§ Task goal
Looking at the records below, count how many lines contain the string "United". Give that number alone.
· · · ·
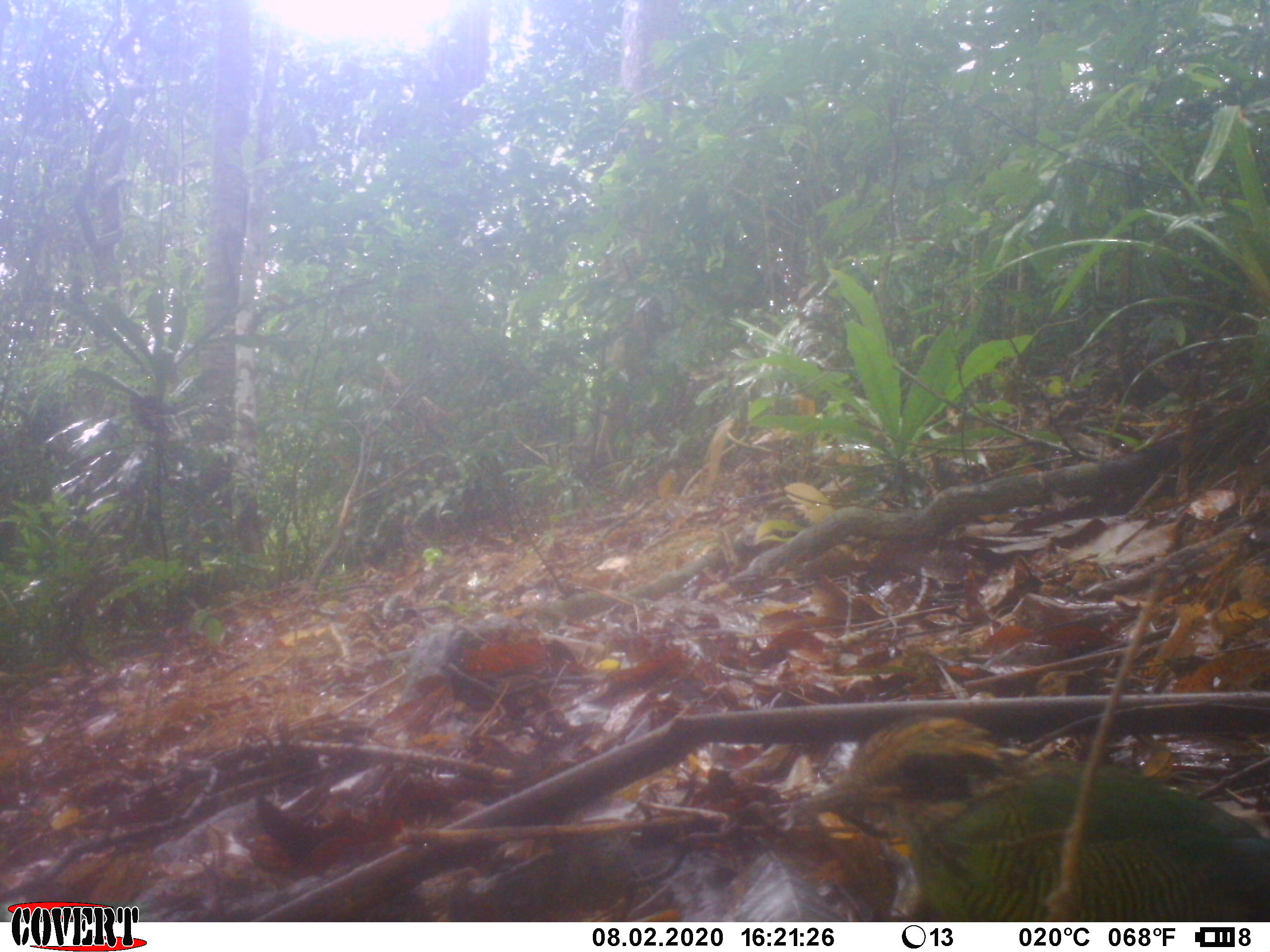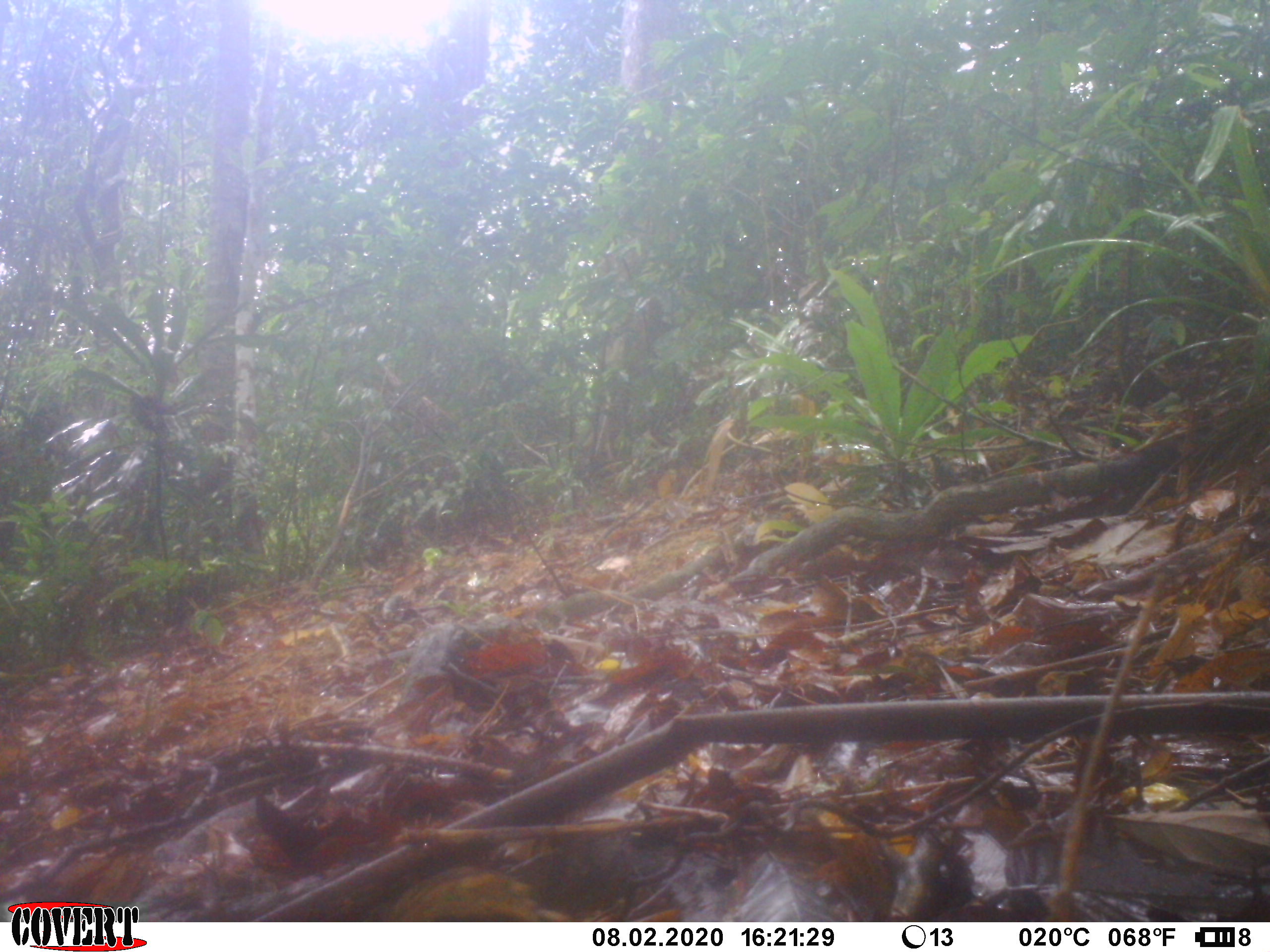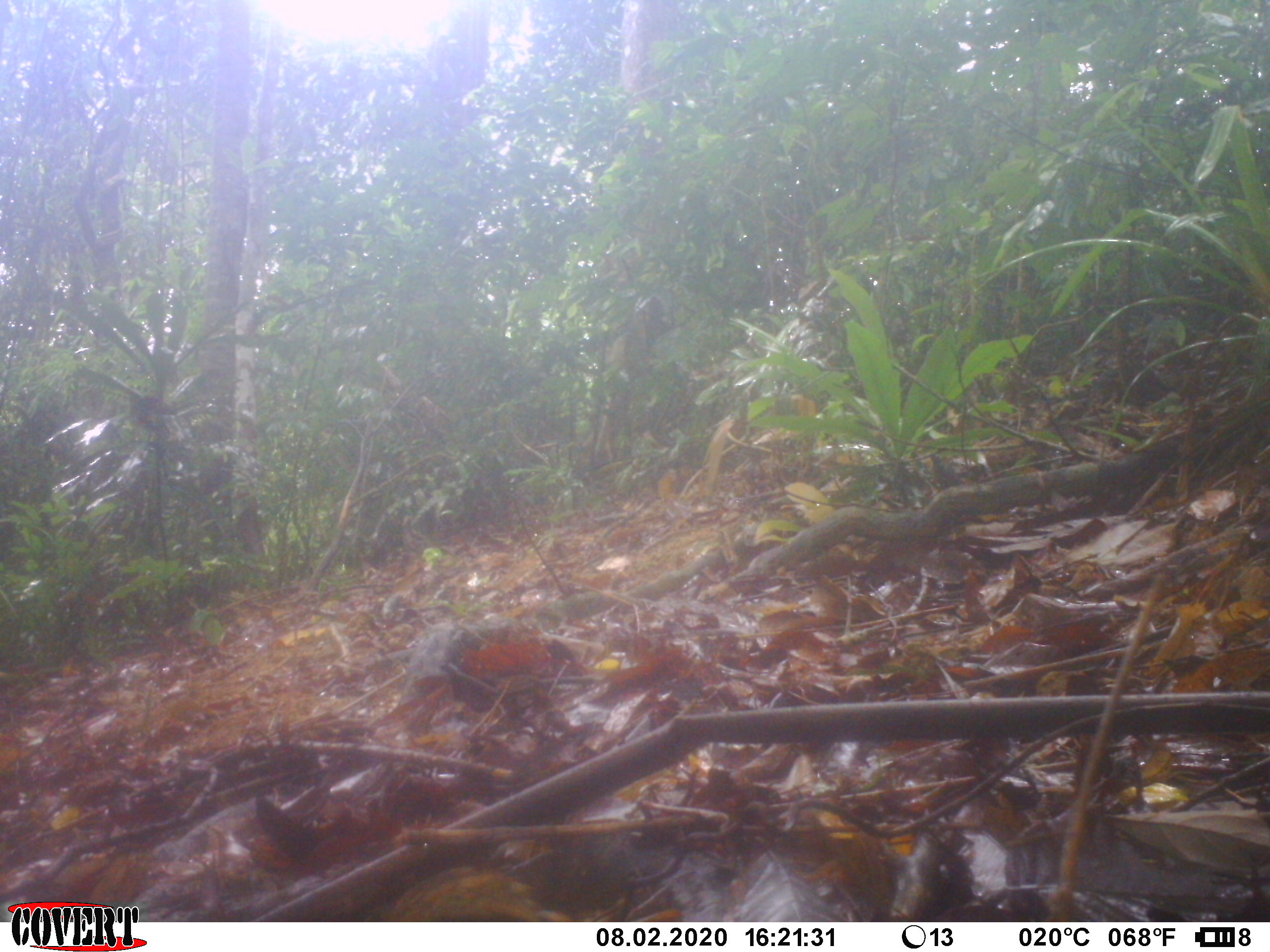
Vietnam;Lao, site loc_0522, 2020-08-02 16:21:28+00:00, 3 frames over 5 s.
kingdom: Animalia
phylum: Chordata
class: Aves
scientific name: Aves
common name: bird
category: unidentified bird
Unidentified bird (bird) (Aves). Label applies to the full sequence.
· · · ·
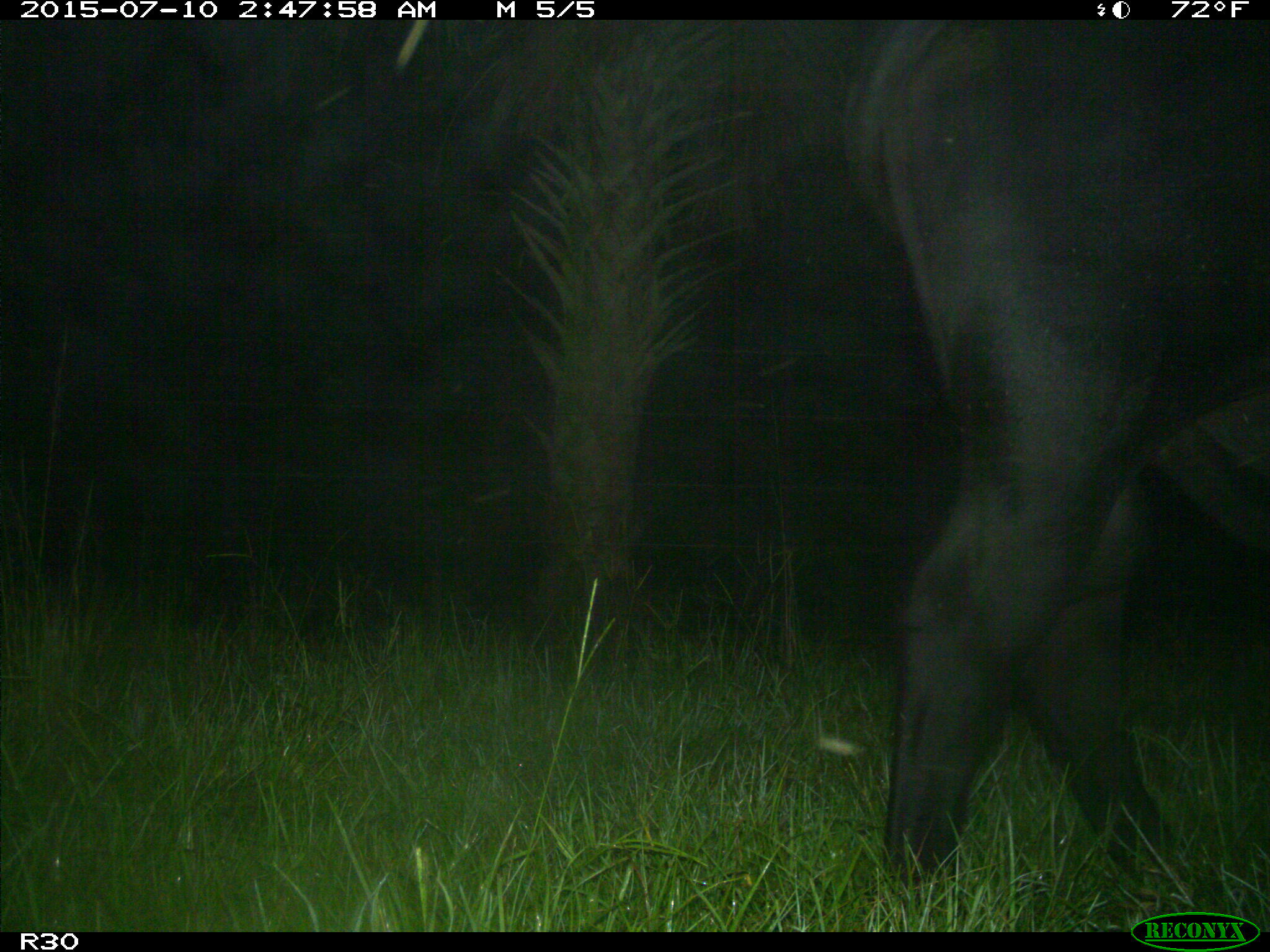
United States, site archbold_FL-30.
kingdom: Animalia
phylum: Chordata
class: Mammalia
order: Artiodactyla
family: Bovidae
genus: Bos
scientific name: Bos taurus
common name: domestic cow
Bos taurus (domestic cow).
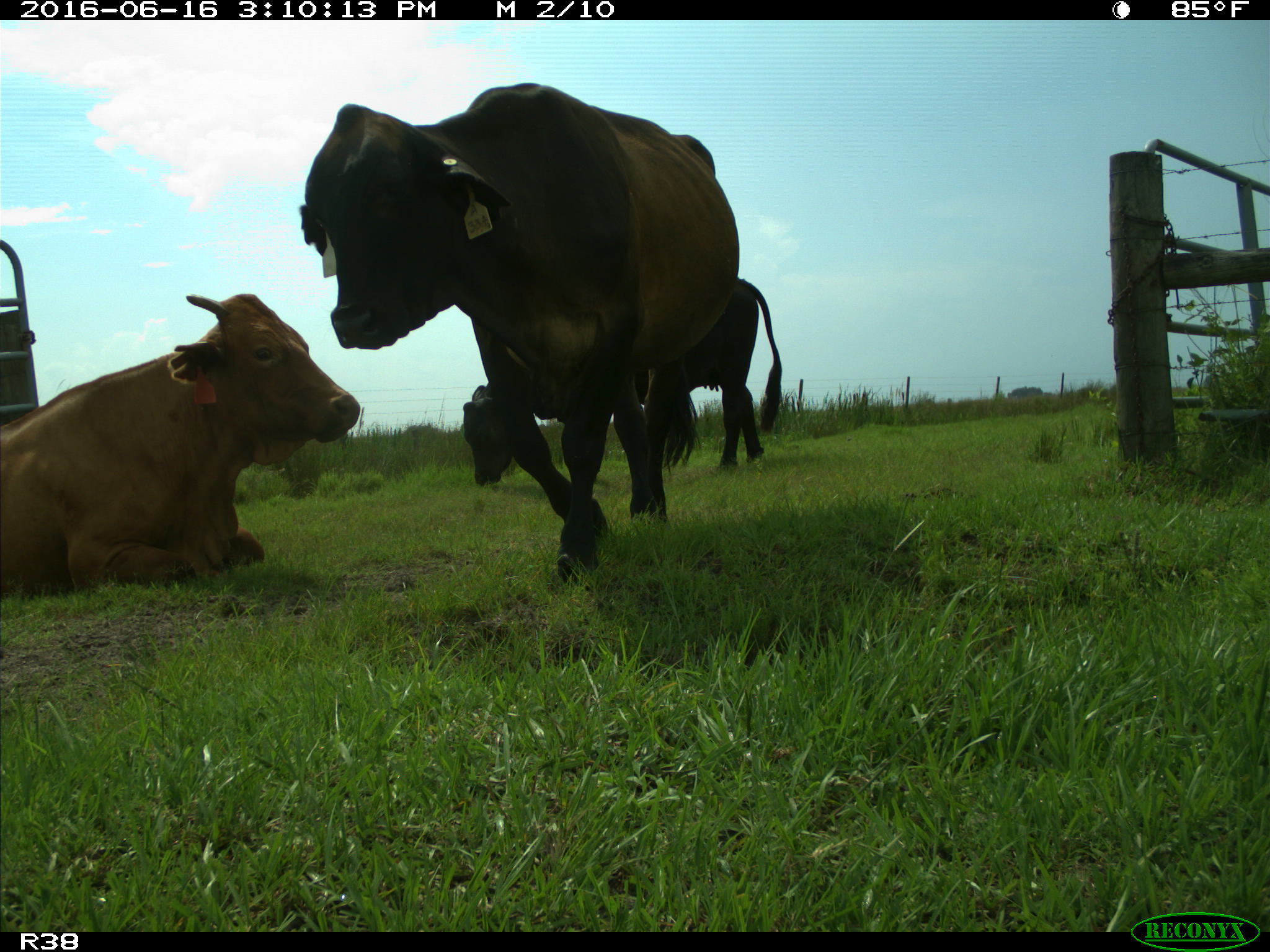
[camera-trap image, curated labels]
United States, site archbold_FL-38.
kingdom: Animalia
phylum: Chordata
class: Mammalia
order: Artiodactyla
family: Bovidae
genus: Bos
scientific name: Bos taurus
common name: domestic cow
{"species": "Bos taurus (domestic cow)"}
· · · ·
§ Exercise output
2